__Activity list__.
a) In the passage on planning with estimated MDP dynamics, which inequality bounds the estimation error for a single state-action pair before the union bound is applied?
b) Continue the passage on planning with estimated MDP dynamics, starting after its final sentence.

This theorem states that the values associated with the policy that
we derive using the wrong dynamics will be close to optimal if \mathop\mathbb{E}_{\hat{\mathop\mathbb{P}}(\cdot|x,u)}[V_\star]
and \mathop\mathbb{E}_{\mathop\mathbb{P}(\cdot|x,u)}[V_\star]
are close for all state-action pairs (x,u). This is a remarkable result as it
shows that we can control our regret by our prediction errors. But the
only prediction that matters is our predictions of the optimal value
vectors V_\star. Note further that
this theorem makes no assumptions about the size of the state spaces: it
holds for discrete, tabular MDPs, and more general discounted MDPs. A
discussion of more general problems is covered by Bertsekas.Bertsekas,
*Abstract Dynamic Programming*, 2nd ed. (Athena Scientific,
2018).

Focusing on the case of finite-state tabular MDPs, suppose the
rewards are in the range [0,1] and
there are S states and A actions. Then the values are in the
range V_\star(x) \in [0,
(1-\gamma)^{-1}]. Immediately from this result, we can derive a
sample-complexity bound. Let’s suppose that for each pair (x,u), we collect n samples to estimate the conditional
probabilities \mathop\mathbb{P}[X'=x'|x,u], and
define \hat{\mathop\mathbb{P}}(X'=x'|x,u) to
be the number of times we observe x' divided by n. Then by Hoeffding’s inequality
\mathop\mathbb{P}\left[ \left|
\mathop\mathbb{E}_{\hat{\mathop\mathbb{P}}[\cdot|x,u]}[V_\star] -
\mathop\mathbb{E}_{\mathop\mathbb{P}[\cdot|x,u]}[V_\star] \right|\geq
\epsilon \right]
\leq 2\exp\left(-2n\epsilon^2 (1-\gamma)^2 \right)
and therefore, by the union bound
\sup_{x,u} \left|
\mathop\mathbb{E}_{\hat{\mathop\mathbb{P}}[\cdot|x,u]}[V_\star] -
\mathop\mathbb{E}_{\mathop\mathbb{P}[\cdot|x,u]}[V_\star] \right| \leq
\sqrt{\frac{\log\left(\frac{2 SA}{\delta}\right)}{n(1-\gamma)^2}}\,.
with probability 1-\delta.

__Collected material__.
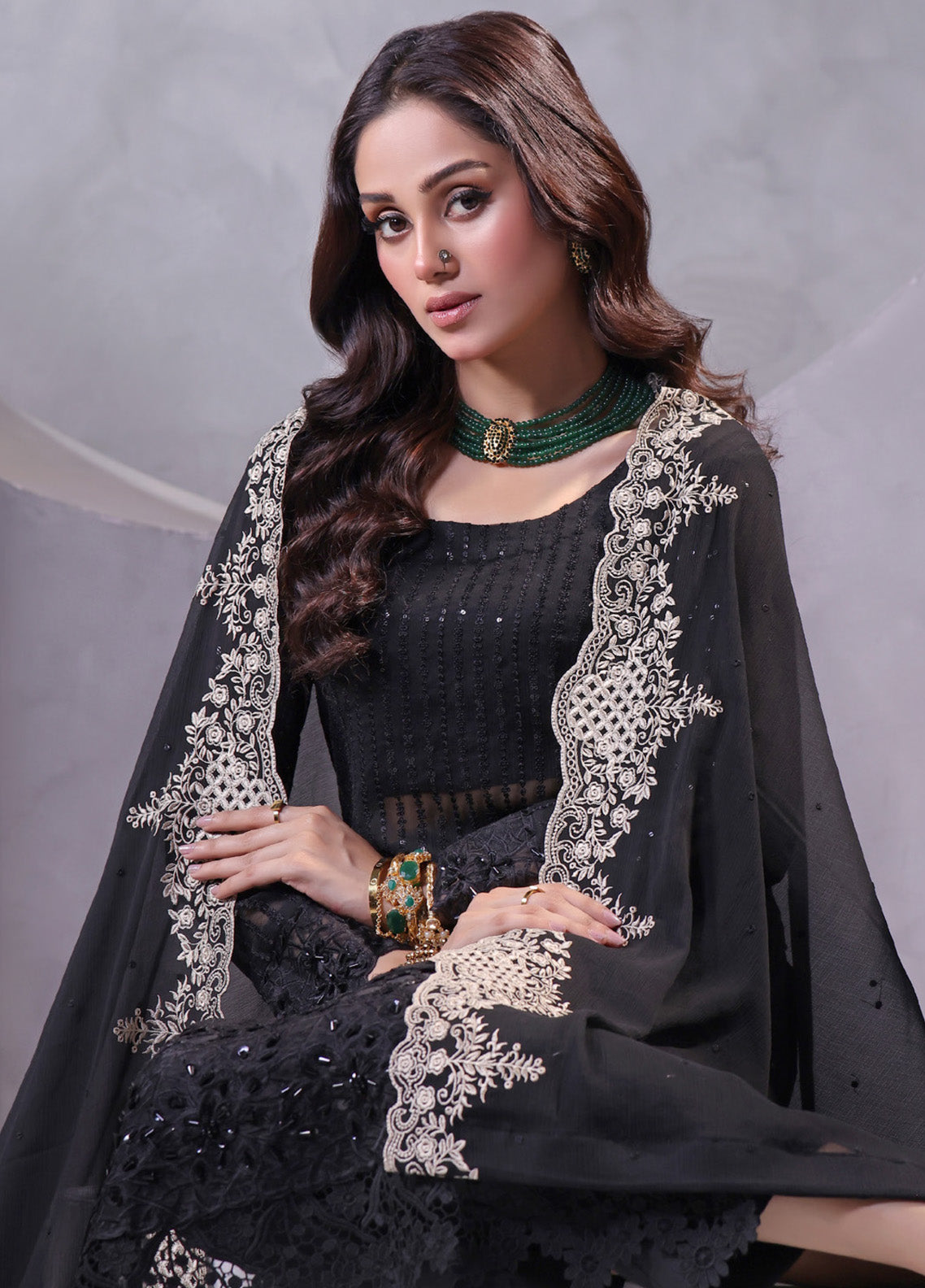Manaar By Soghat Creation Embroidered Chiffon 3 Piece Unstitched Suit SC24LHC LC-02 Manaar By Soghat Creation Embroidered Chiffon 3 Piece Unstitched Suit SC24LHC LC-02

__Results of the tasks__.
a) Hoeffding's inequality.

b)
If we let N = SAn denote the total
number of samples collected, we see that
V_\star(x) - V^{\pi_{\hat{Q}}}(x) \leq \frac{2\gamma}{(1-\gamma)^3}
\sqrt{\frac{SA\log\left(\frac{2 SA}{\delta}\right)}{N}}\,.
Our naive bound here is nearly optimal: the dependence
on \gamma can be reduced
from (1-\gamma)^{-3} to (1-\gamma)^{-3/2} using more refined
deviation inequalities, but the dependence on S, A,
and N is optimal.Agarwal
et al., *Reinforcement Learning*;
Agarwal, Kakade, and Yang, “Model-Based Reinforcement Learning
with a Generative Model Is Minimax Optimal,” in *Conference on
Learning Theory*, 2020. That is, certainty
equivalence achieves an optimal sample complexity for the discounted
tabular MDP problem.

## Proof of the model-error theorem

The proof here combines arguments by BertsekasBertsekas,
“Weighted Sup-Norm Contractions in Dynamic
Programming.” and Agarwal.Agarwal
et al., *Reinforcement
Learning*. Let us first introduce
notation that makes the proof a bit more elegant. Let Q be any function mapping state-action pairs
to real numbers. Given a policy \pi and a state-transition model \mathop\mathbb{P}, denote {\mathcal{T}_{\mathop\mathbb{P}}}^{} to be
the map from functions to functions where
[{\mathcal{T}_{\mathop\mathbb{P}}}^{}Q ](x,u) = r(x,u)+\gamma
\sum_{x'} \max_{u'} Q(x',u')
\mathop\mathbb{P}[X'=x'|x,u] \,.
With this notation, the Bellman equation for the discounted MDP
simply becomes
Q_\star = {\mathcal{T}_{\mathop\mathbb{P}}}^{}Q_\star\,.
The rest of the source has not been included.